### To be done
Express the lines from the one containing "Which object, blurred" through the end of the lines as a Markdown table with the columns Row and Line, numbering each row and leaving out blank lines.

### Records for the task
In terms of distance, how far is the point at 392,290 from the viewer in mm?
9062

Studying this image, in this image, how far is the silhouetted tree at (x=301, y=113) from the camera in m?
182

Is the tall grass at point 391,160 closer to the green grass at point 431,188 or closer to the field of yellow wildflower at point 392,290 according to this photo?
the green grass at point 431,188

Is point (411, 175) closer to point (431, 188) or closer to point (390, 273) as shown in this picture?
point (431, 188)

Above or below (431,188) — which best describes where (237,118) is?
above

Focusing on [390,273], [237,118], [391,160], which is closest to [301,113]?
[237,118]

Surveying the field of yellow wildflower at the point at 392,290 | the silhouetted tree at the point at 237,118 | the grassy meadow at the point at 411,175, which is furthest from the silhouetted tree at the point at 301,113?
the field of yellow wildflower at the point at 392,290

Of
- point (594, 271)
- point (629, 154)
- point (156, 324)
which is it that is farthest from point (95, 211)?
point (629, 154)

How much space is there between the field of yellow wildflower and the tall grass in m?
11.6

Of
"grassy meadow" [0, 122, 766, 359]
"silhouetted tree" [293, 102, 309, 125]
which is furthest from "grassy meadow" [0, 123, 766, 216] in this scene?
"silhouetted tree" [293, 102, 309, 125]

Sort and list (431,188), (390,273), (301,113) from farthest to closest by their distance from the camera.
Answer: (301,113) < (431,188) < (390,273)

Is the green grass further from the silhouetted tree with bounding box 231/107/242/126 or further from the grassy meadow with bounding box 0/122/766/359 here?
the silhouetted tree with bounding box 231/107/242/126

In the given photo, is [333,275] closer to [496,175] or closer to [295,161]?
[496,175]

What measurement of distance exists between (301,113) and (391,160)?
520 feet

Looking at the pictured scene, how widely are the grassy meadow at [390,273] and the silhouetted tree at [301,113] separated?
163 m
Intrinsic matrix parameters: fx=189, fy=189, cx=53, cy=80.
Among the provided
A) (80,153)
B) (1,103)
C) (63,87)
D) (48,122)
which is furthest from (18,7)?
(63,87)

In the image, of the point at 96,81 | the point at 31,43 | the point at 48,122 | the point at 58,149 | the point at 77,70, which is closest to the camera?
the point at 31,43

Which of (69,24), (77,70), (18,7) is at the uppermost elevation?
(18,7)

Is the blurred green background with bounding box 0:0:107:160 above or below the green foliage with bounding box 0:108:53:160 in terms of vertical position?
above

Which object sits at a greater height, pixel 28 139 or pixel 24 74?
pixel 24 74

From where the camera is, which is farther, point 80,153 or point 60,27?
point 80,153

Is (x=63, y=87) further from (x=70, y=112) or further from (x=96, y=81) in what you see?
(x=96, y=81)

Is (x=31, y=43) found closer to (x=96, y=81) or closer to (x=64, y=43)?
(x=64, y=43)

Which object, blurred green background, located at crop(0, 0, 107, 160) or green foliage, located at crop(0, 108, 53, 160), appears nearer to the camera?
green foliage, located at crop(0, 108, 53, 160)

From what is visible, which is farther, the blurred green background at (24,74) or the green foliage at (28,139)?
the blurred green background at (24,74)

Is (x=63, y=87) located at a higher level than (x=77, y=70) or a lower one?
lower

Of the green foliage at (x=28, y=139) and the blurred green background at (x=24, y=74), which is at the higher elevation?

### Correct result
| Row | Line |
|---|---|
| 1 | Which object, blurred green background, located at crop(0, 0, 107, 160) or green foliage, located at crop(0, 108, 53, 160), appears nearer to the camera? |
| 2 | green foliage, located at crop(0, 108, 53, 160) |
| 3 | From what is visible, which is farther, the blurred green background at (24,74) or the green foliage at (28,139)? |
| 4 | the blurred green background at (24,74) |
| 5 | Is (x=63, y=87) located at a higher level than (x=77, y=70) or a lower one? |
| 6 | lower |
| 7 | Of the green foliage at (x=28, y=139) and the blurred green background at (x=24, y=74), which is at the higher elevation? |